◆ **Requirement**
Rewrite the rows from the one containing "Which is nearest" through the end of the records, replacing "blurred background" with "hazy background" and changing nothing else. Leave out the pictures.

◆ **Spatial relation data**
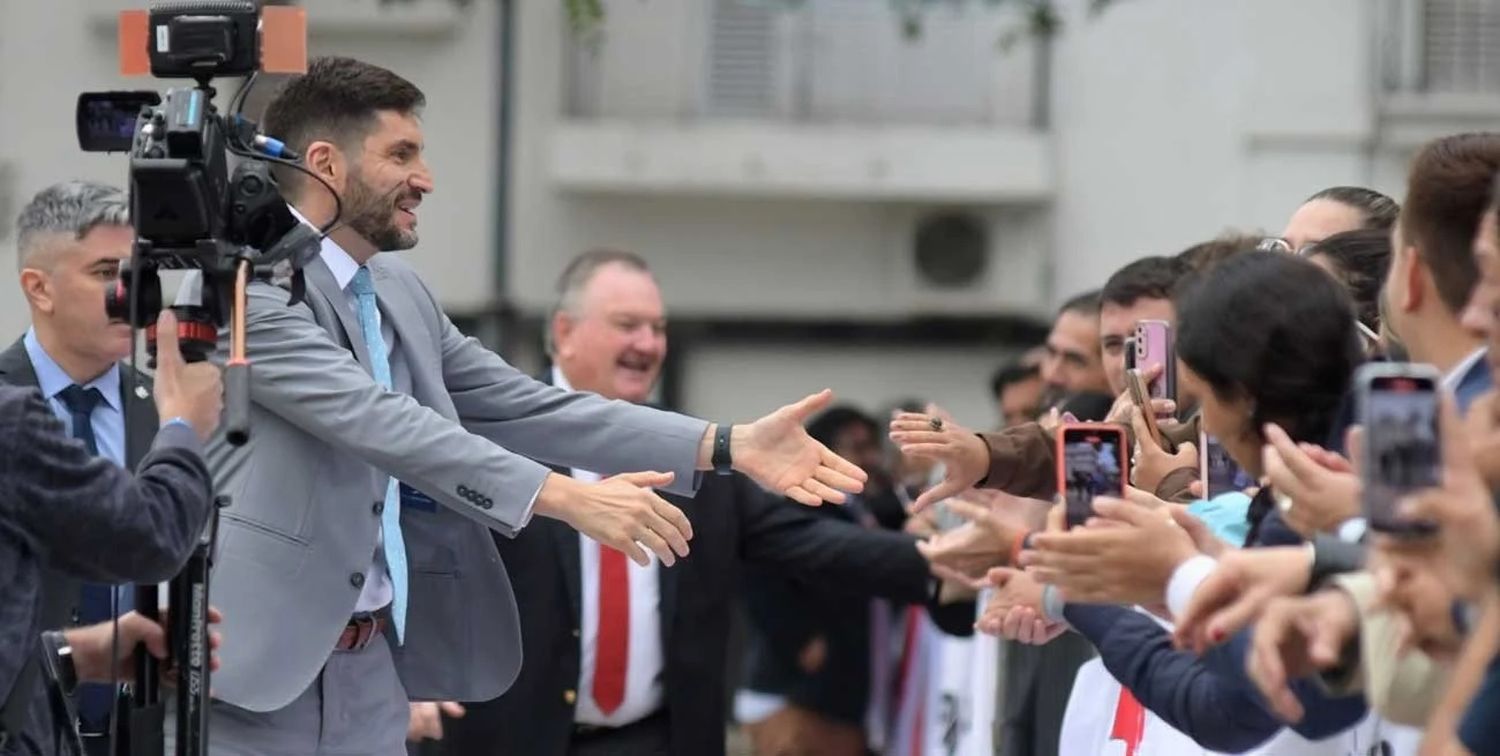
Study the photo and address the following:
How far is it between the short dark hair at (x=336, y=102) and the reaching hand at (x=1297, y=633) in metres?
2.65

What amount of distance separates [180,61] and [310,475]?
858 mm

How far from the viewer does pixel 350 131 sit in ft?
17.8

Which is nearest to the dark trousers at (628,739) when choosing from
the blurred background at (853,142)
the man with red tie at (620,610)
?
the man with red tie at (620,610)

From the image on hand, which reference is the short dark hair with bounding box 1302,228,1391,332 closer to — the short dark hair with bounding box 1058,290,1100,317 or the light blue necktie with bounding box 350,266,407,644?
the light blue necktie with bounding box 350,266,407,644

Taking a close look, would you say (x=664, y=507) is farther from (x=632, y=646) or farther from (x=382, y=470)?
(x=632, y=646)

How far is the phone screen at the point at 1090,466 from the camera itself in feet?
12.6

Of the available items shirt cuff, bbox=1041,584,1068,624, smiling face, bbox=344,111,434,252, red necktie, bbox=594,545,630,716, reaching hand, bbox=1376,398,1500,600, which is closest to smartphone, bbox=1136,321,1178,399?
shirt cuff, bbox=1041,584,1068,624

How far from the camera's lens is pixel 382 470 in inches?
201

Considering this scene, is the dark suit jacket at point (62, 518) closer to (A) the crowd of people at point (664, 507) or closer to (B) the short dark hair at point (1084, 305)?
(A) the crowd of people at point (664, 507)

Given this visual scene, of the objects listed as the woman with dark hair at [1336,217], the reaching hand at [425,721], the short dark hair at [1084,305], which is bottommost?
the reaching hand at [425,721]

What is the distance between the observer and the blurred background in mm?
13914

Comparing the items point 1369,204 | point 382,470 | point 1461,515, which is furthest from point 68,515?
point 1369,204

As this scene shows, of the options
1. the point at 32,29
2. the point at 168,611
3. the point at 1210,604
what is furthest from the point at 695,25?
the point at 1210,604

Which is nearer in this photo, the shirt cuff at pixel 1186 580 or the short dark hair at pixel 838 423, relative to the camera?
the shirt cuff at pixel 1186 580
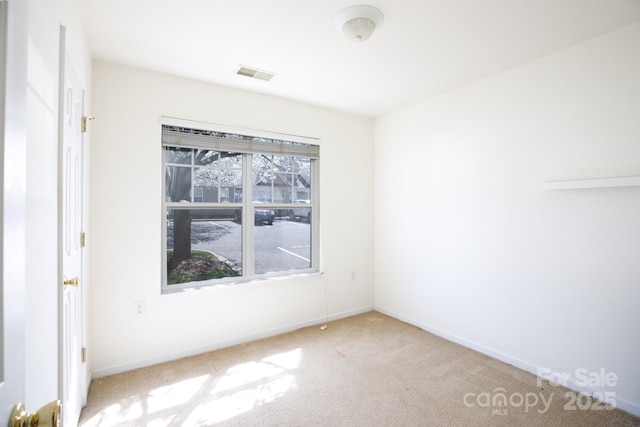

◆ **Result**
Which is nearest to the dark trousers at (628,739) when choosing from
the hazy background at (853,142)
the man with red tie at (620,610)
?
the man with red tie at (620,610)

From the image on hand, which reference is the short dark hair with bounding box 1302,228,1391,332 closer to — the short dark hair with bounding box 1058,290,1100,317 or the light blue necktie with bounding box 350,266,407,644?
the light blue necktie with bounding box 350,266,407,644

Taking a close look, would you say (x=664, y=507) is farther from (x=632, y=646) or farther from (x=382, y=470)?
(x=632, y=646)

How far is the phone screen at the point at 1090,466 from the camera itself in feet?
12.6

Of the available items shirt cuff, bbox=1041,584,1068,624, smiling face, bbox=344,111,434,252, red necktie, bbox=594,545,630,716, reaching hand, bbox=1376,398,1500,600, which is closest to smartphone, bbox=1136,321,1178,399?
shirt cuff, bbox=1041,584,1068,624

How far from the camera's lens is pixel 382 470 in inches?
201

Considering this scene, is the dark suit jacket at point (62, 518) closer to (A) the crowd of people at point (664, 507) or closer to (B) the short dark hair at point (1084, 305)?
(A) the crowd of people at point (664, 507)

Given this visual scene, of the objects listed as the woman with dark hair at [1336,217], the reaching hand at [425,721], the short dark hair at [1084,305], which is bottommost?
the reaching hand at [425,721]

What is the distance between the observer and the hazy background in mm?
13914

Comparing the items point 1369,204 | point 382,470 | point 1461,515, which is furthest from point 68,515?
point 1369,204

As this scene shows, of the options
1. the point at 32,29
2. the point at 168,611
3. the point at 1210,604
what is furthest from the point at 695,25?
the point at 1210,604

Which is nearer in this photo, the shirt cuff at pixel 1186 580 or the short dark hair at pixel 838 423, relative to the camera?
the shirt cuff at pixel 1186 580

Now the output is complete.